Стрелок небесной лазури | страница 3
— Быстро рассказывай! Что вы делали, куда шли, как ты его упустил?
— Он пошел в фонтан, к ребятам…
— В фонтан? — Софья перебила его, переходя на крик, кто-то из прохожих обошел пару стороной — может, ты бы его сразу в реку бросил? Когда это было?
— Сорок минут…
— Звони в полицию!
После этого Софья повернулась к Олегу Павловичу спиной, сделала несколько шагов и исчезла в магазине среди разноцветных колбочек шампуня и средств для отмывания, отдирания из памяти воспоминаний, от невидимой кассы доносился ее разговор с продавщицей. То, что происходило сейчас, было кошмаром, зачем-то перенесенным внутрь туристической открытки — старая площадь, фасады домов, проштампованные средневековыми датами, фальшивый клубничный фонтан. Олегу Павловичу казалось, что весь мир покрыт миллиардами ячеек, точно подходящими по размеру для четырехлетнего мальчика, и вот теперь — как найти сына, в какой мышиной норе? А если он на третьем этаже этого, петухом нависшего надо мной, дома. Стараясь не обращать внимания на странный стук несмазанного сердца, он достал мобильный телефон.
Приехала полиция, и Софья, зареванная Софья, женушка моя, прости меня, девочка, — думал Олег Павлович, — в сопровождении блондинки в форме ушла домой, вдруг, Андрейку туда кто-то приведет, или сам найдет дорогу, может же быть такое. Блондинка вернулась через несколько минут с фотографией ореховых глаз и снова ушла в их общую с Софочкой квартиру, в их трехпосадочный рай.

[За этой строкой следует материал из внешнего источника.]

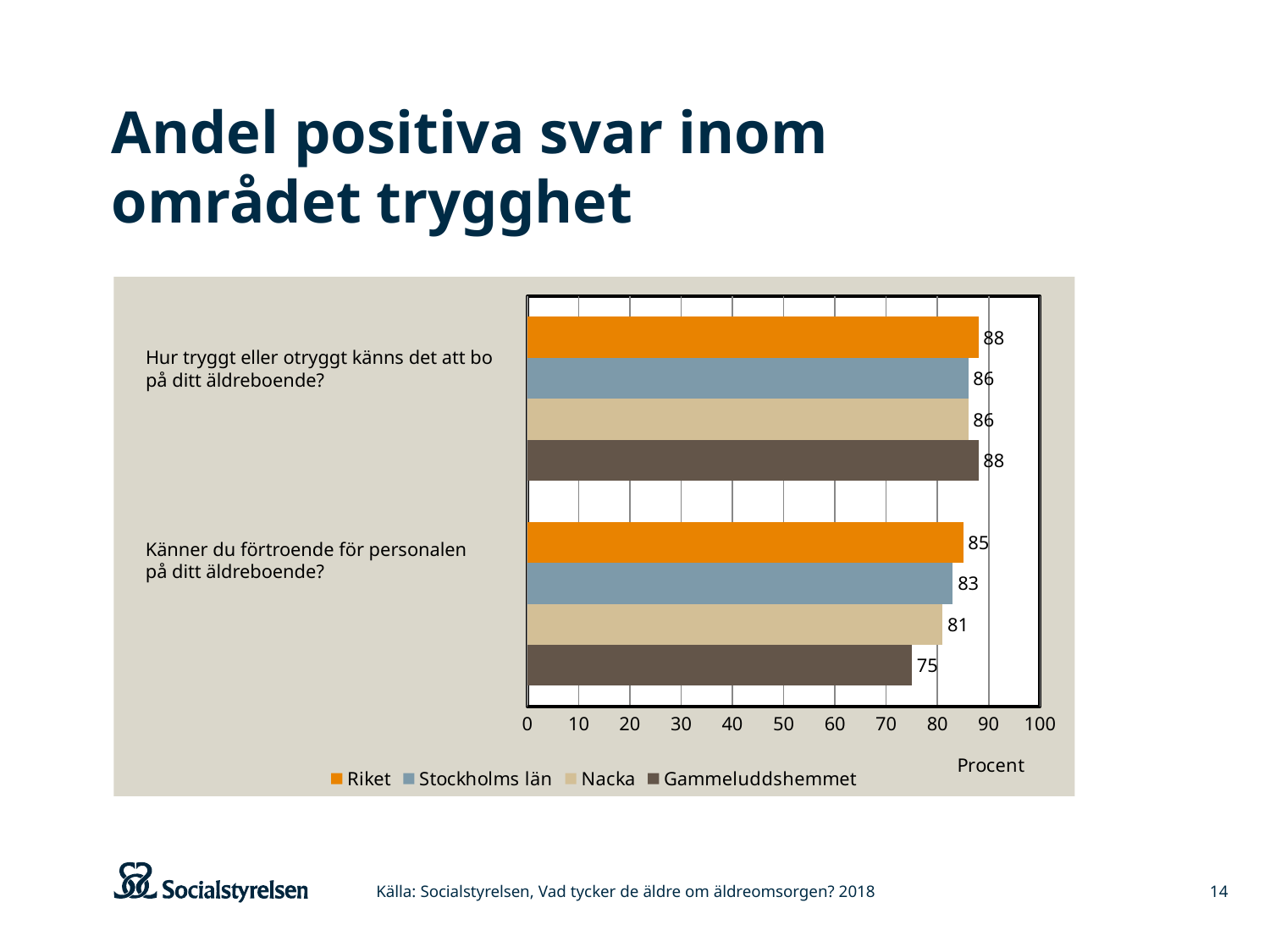
How many questions (categories) are shown on the chart? 2 What is the value for Gammeluddshemmet on the question "Känner du förtroende för personalen på ditt äldreboende?"? 75 What is the difference between Riket and Gammeluddshemmet on the question "Känner du förtroende för personalen på ditt äldreboende?"? 10 What unit is shown on the horizontal axis of the chart? Procent Which is larger for Gammeluddshemmet: the value for "Hur tryggt eller otryggt känns det att bo på ditt äldreboende?" or for "Känner du förtroende för personalen på ditt äldreboende?"? Hur tryggt eller otryggt känns det att bo på ditt äldreboende? What kind of chart is shown on the slide? Bar chart What is the value for Nacka on the question "Känner du förtroende för personalen på ditt äldreboende?"? 81 Which series has the highest value on the question "Känner du förtroende för personalen på ditt äldreboende?"? Riket How many series does the legend list? 4 What is the value for Riket on the question "Hur tryggt eller otryggt känns det att bo på ditt äldreboende?"? 88 What is the value for Stockholms län on the question "Hur tryggt eller otryggt känns det att bo på ditt äldreboende?"? 86 Which series has the lowest value on the question "Känner du förtroende för personalen på ditt äldreboende?"? Gammeluddshemmet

К вечеру фотографии Андрейки были расклеены по всему району. Олег Павлович вместе с двумя полицейскими бродил по улицам, ловил вырывавшуюся жену, шептал ей — дома, дома, кто-то должен оставаться дома, родная, иди домой — но она все не уходила, подпрыгивая, заглядывала в окна, кидалась к каждому, мелькнувшему вдалеке, детскому силуэтику.

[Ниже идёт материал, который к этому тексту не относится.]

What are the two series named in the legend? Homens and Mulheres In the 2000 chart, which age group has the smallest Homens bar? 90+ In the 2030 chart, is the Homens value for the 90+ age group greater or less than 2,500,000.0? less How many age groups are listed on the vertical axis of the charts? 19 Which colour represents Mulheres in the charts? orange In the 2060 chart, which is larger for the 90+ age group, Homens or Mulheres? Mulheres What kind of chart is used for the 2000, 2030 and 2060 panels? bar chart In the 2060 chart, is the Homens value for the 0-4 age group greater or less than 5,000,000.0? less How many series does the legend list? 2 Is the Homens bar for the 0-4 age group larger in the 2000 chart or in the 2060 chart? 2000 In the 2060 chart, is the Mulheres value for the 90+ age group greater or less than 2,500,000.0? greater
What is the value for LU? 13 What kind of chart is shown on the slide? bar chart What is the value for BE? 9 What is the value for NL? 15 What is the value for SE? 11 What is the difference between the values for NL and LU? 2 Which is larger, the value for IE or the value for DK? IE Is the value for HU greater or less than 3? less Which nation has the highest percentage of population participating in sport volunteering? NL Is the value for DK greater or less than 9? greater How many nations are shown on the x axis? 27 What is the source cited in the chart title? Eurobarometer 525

Почти ночью, в отделении, он давал показания полицейскому, который расспрашивал его о связях с русской мафией, олигархами, политическими врагами.
— Нет, что вы, он просто зашел в фонтан…
Когда-то в юности, на даче — если подумать, то все лучшее со мной происходило именно там, в Подмосковье, над этим прудом, в котором, как муха в янтаре, застыл и лес, и поле, и горячие, пахнущие тиной, деревянные мостки, и Софья, осторожно опускающая ножку в воду — я писал стихи о лазурево-розовом цвете неба справа от меня. Я менял местами кубики слов, понимая, что никогда не смогу создать ничего подобного этой лазури, и, самое грустное, самое сладкое — никогда не смогу иметь иную цель в жизни, чем составить слова в таком порядке, чтобы из них полился розово-фиолетовый свет.